Hirman agrees with Jahnátek that the January crisis may repeat itself. He sees the only solution in at least partial diversification of purchase and transport of natural gas to Slovakia.
“The January crisis has shown that imports of gas from western European, particularly German, gas companies, and its transport from Germany via the Czech Republic is a realistic solution,” Hirman told The Slovak Spectator. “SPP needs to purchase at least 10-15 percent of the annual average consumption, approximately 500-800 million cubic metres of gas, in this way.”
SPP has already negotiated alternative gas supplies and assured its clients that in the event of a repeated cut in supplies from Ukraine that SPP is well-prepared to secure normal gas supplies for all gas consumers, including industrial clients, until the end of the heating season.
“Already in January we took steps towards actual diversification – in the technical segment as well as the commercial,” Ľubomír Tuchscher, communication specialist for SPP, told The Slovak Spectator. “From the technical point of view we launched reverse flow of the transmission network which enabled natural gas supplies to come from the west. In the commercial segment, we have signed the first deals with our shareholders, E.ON Ruhrgas and GDF Suez, which will secure alternative supplies of natural gas for Slovakia immediately if a future crisis repeats.”
Tuchscher specified that SPP can secure normal gas supplies for all its clients thanks to three specific measures.
First, he listed gas reserves in storage facilities which SPP has already enhanced by additional gas purchases. For the second measure, Tuchscher said there can be an immediate launch of the reverse gas flow from the Czech Republic to Slovakia, securing transmission of natural gas from SPP’s western shareholders and commercial partners. The third measure consists of letters of intent that SPP has signed with its foreign shareholders, E.ON Ruhrgas and GDF Suez, which have offered gas supplies for SPP from their own resources.
According to Tuchscher, an offer by E.ON Ruhrgas to supply up to 6.5 million cubic metres of natural gas daily, in the event of a crisis, is the first outcome of these agreements.
“Simultaneously, SPP is working on signing contracts on supplies of gas from other than Russian sources,” Tuchscher told The Slovak Spectator. “Our goal is that contracts for supplies making up more than 10 percent of Slovakia’s consumption will be signed with specific suppliers by the middle of the year.”
Gas storages are not a solution
To have tighter control of Slovakia’s gas reserves in times of crisis, in particular when the country faces a cut off of its normal supplies, the government of Robert Fico has modified the Energy Act. The parliament passed the revised legislation governing regulation of network industries, as well as a mining law, on February 17.
In the event of a gas crisis the state will have the authority to preferentially draw natural gas supplies from the gas reservoirs of private companies. The law also gives the government the right to require operators of gas reservoirs to suspend supplies to foreign customers when there is an emergency in Slovakia.
SPP is convinced, however, that these legislative measures will not bring any higher degree of gas supply security to Slovakia.

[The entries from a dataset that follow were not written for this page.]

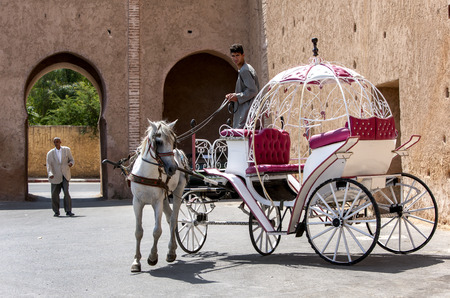 A horse and carriage doing a u-turn outside the old grainaries of the Heri es-Souni in Meknes, Morocco.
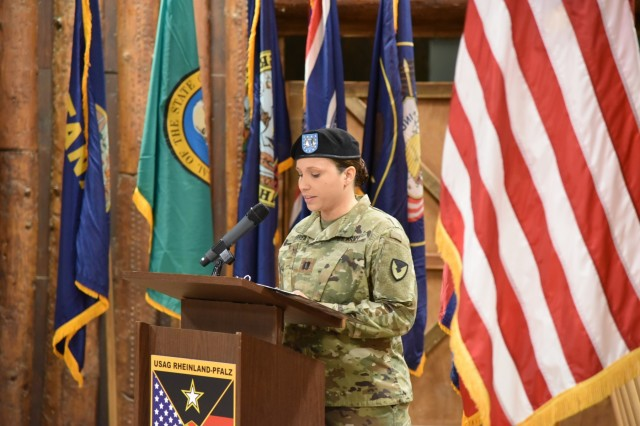Capt. Stephanie R. Correa delivers remarks at the U.S. Army Garrison Rheinland-Pfalz Headquarters, Headquarters Company change of command ceremony Oct. 4 at Kazabra Club, Vogelweh. Correa relinquished command to Capt. Sebastian D. Armentrout, new HHC commander.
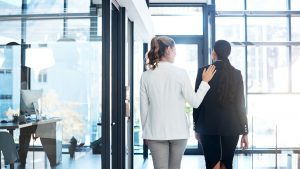 Two young professional women walking out of an office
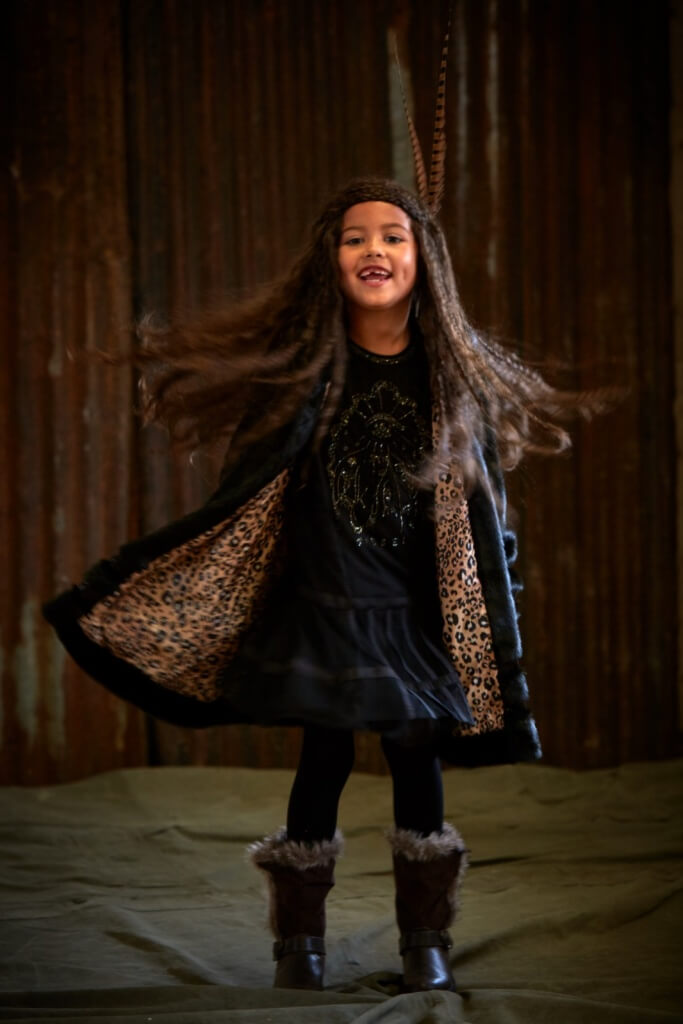 LEILA wears dress from £112 and coat from £145 both 4-16yrs by Diesel Kids.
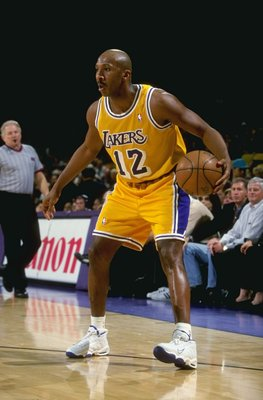 24 Mar 1999:  Derek Harper #12 of the Los Angeles Lakers in action during the game against the Phoenix Suns at the Great Western Forum in Inglewood, California. The Suns defeated the Lakers 106-101.   Mandatory Credit: Todd Warshaw  /Allsport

“The seriousness of the situation of the previous weeks requires an in-depth assessment of all technical and commercial measures,” Tuchscher told The Slovak Spectator. “This [legislative] package significantly endangers cooperation with surrounding countries - the Czech Republic, Austria and Hungary - in case of emergency. As the law bans extraction [of gas] from underground storage facilities for clients from neighbouring countries, Slovakia can expect the same measures also from their side.”
SPP sees cross-border cooperation as the only suitable solution for long-term security of gas supplies.
The major gas utility is also critical of the fact that the opinions of SPP experts were not taken into consideration when the government was preparing these legislative changes.
“Our company is convinced that operators of gas systems in Slovakia as well as those in neighbouring countries must be involved in such a discussion,” said Tuchscher. “Regional and European solidarity is a key factor which significantly helped to solve the situation during the latest gas crisis.”
Hirman does not see changes in natural gas storage procedures as a solution to potential future crises.
“During the peak winter period roughly one half of daily gas consumption is covered from gas supplies from Russia via Ukraine and the rest is covered from gas extracted from local storage facilities,” said Hirman. “But no gas pipeline network is designed in a way that it is able to cover the total consumption from storage capacities in case of a zero inflow of gas into the network. This is very difficult from the technical point of view, but foremost, this steeply increases costs for purchase and storage of such large volumes of gas, that would be mirrored in higher final prices for customers.”
To avoid the possibility of no inflow of gas into the network, countries sign long-term gas supply contracts with different suppliers. “This is the sense of diversification,” said Hirman.
“Thus contracts for purchase of gas as well as oil from other suppliers and via other routes - for example, via the Adria pipeline for oil - is the only systemic and long-term effective solution even while it is apparent and logical that supplies from Russia will continue to play the dominant role,” said Hirman.
An inseparable part of systemic measures to solve an actual gas shortage is also interconnection of networks with neighbouring countries.
“In the case of gas it is, apart from the Czech Republic, also with Austria and Hungary,” said Hirman. “Interconnection with Poland is also interesting, in particular if the Polish side would be interested in it and would be willing to co-finance it.”
Energy solidarity within the EU
In Geneva on March 30, Minister Jahnátek called for elaboration of a directive on energy solidarity, according to SITA. During the January gas crisis there was a call for such a measure, but after the gas flow resumed, concerns about the gas shortage evaporated.
“We are convinced, that the principle of solidarity between member countries is needed when preventing and minimising damages caused by interrupted supplies of all kinds of energy,” Branislav Zvara, the spokesperson of the Slovak Economy Ministry, explained for The Slovak Spectator. “This principle should be taken into consideration in the legislative framework at the EU level so that it can be effectively applied. Along with this, the responsibility of member states for their energy security should be maintained.”
According to Zvara, with regards to applying this principle in crude oil supply, negotiations on a draft directive which obliges member countries to keep a minimum reserve of oil and/or oil products are underway. In the natural gas area, consultations are being held on revision of a directive on measures for gas supply security which should be submitted for further negotiations in the middle of this year.
Zvara pointed out that some countries cannot build gas storage facilities in their countries due to unfavourable geological conditions.
Hirman thinks that such a directive, in the event it should become a legally binding EU directive, should primarily tackle the inevitable building of interconnections between gas, crude oil, and electricity networks within the EU and, in particular, between long-established members of the EU and its newer members.
“Because without a realistic technical solution, that is without tangible pipes and electricity lines, this will be only another declarative political document,” Hirman told The Slovak Spectator. “It is necessary to allocate funds from the EU for this because not just private energy companies should bear these costs. If we can get support from EU funds, let’s say for renewable sources, it is no less important to also financially support projects for such network interconnections if we do not want only to politicise the energy security issue, but also to act.”